HUMS 349/LITR 470. Identity is at the heart of our present social conflicts, from campus debates about power and privilege, to movements like Black Lives Matter and Me Too, to the resurgence of ethnic nationalism. But what is identity, after all? How does it come into being? What role do “nature” and “culture” play in that process, and are they separable? To what extent are we defined by our belonging to identity categories such as race, class, gender and sexuality? How free are we to create our own identities? What makes me “me”? Is there a true self? This class explores the complexities of identity through readings in modern literature, philosophy and social theory, from psychoanalysis to critical race theory, romanticism to postmodernism, autobiography to autofiction. Authors include J.-J. Rousseau, William Wordsworth, R. W. Emerson, Sigmund Freud, Melanie Klein, G. H. Mead, Erik Erikson, Judith Butler, Hannah Arendt, Theodor Adorno, Djuna Barnes, Nella Larsen, W. E. B. Du Bois, Franz Fanon, Ralph Ellison, James Baldwin, Ta-Nehisi Coates, Thomas Chatterton Williams, Saidiya Hartman, Claudia Rankine, Ben Lerner, Maggie Nelson, Camille Paglia.

Led by:

Professor Benjamin Barasch is a Postdoctoral Associate and Lecturer in the Humanities Program at Yale University. Having received his PhD in English and Comparative Literature from Columbia University in 2019, he is delighted to be returning to Yale and to the Humanities Program, from which he received his BA in 2009.

While his scholarship is rooted in nineteenth-century American literature and European aesthetic and ecological thought, he is also committed to wide-ranging inquiry into questions such as the nature of value and the status of the human in an age of environmental catastrophe. His book project, Living Thought: Form and Vitality in American Literature, argues that authors such as Walt Whitman and Henry James held a paradoxical conception of the imagination as both the mark of human uniqueness and the source of our closest intimacy with the nonhuman world.
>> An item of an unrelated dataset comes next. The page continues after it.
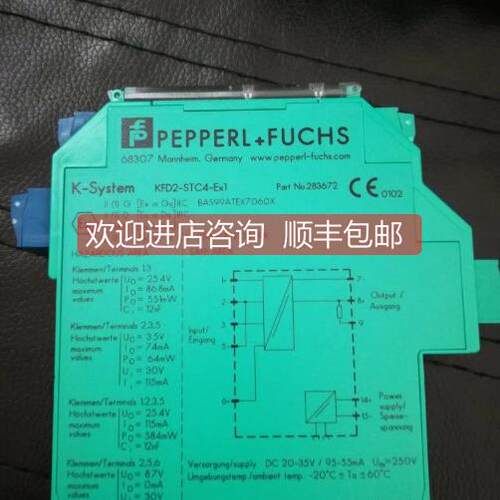 询价倍加福TS4I0N27AK2T6TN-01-000编码器并条机1024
He proposes the irreducible doubleness of the imagination as a corrective to the academic critique of the human subject.

He has taught classes on American visionary art from Emily Dickinson to David Lynch; on the question of value in humanistic study; and a yearlong survey in political philosophy from Plato to Foucault. His paper “Emerson’s Discovery of Life” was the 2019 winner of the Ralph Waldo Emerson Society’s award for the best graduate student paper. A performing pianist and guitarist, he also studies the history and theory of classical and popular music; particular favorites include Gustav Mahler, Charles Ives, and Bob Dylan.

Testimonials:

This course has never been offered before. Testimonials are taken from student course evaluations of other courses by Professor Barasch.
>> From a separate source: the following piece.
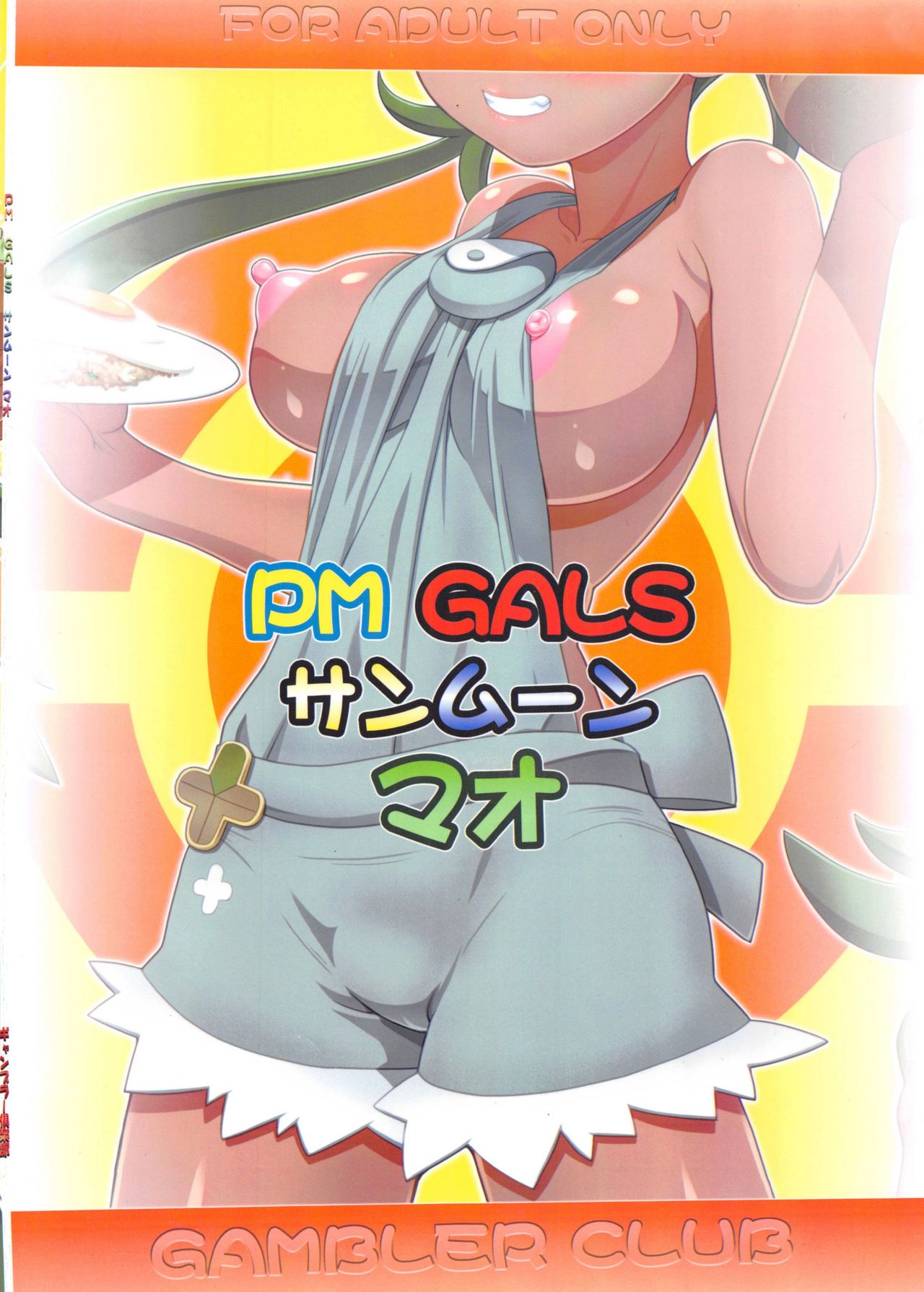 (C92) [ギャンブラー倶楽部 (香坂純)] PM GALS サンムーン マオ (ポケットモンスター サン・ムーン)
  • “He is an excellent teacher who is always willing to meet with students. His insights allowed for deeper discussion in class. His engagement level was very high. He was very friendly and always open to help all of his students.
  • “He gives unique insights into the texts. They can be really different from what we usually heard and can be really deep. He’s especially helpful in office hours and gives me lots of ideas for my essays. I’m really grateful that I had him for my literature course in the first semester.”
  • “Professor Barasch continually engaged with my writing and ideas, even if he disagreed with the themes I put forward in my essays or our conversations he did always seem to respect me as a thinker and student. I’ve learned a LOT about a lot of books and have enjoyed discussing them together.”
  • “Professor Barasch not only demands participation and original thought, but he also uses our involvement to curate discussions that answer our own questions. Office hours are incredible, as he will discuss elements of the text with you as an equal and show care towards your well-being.”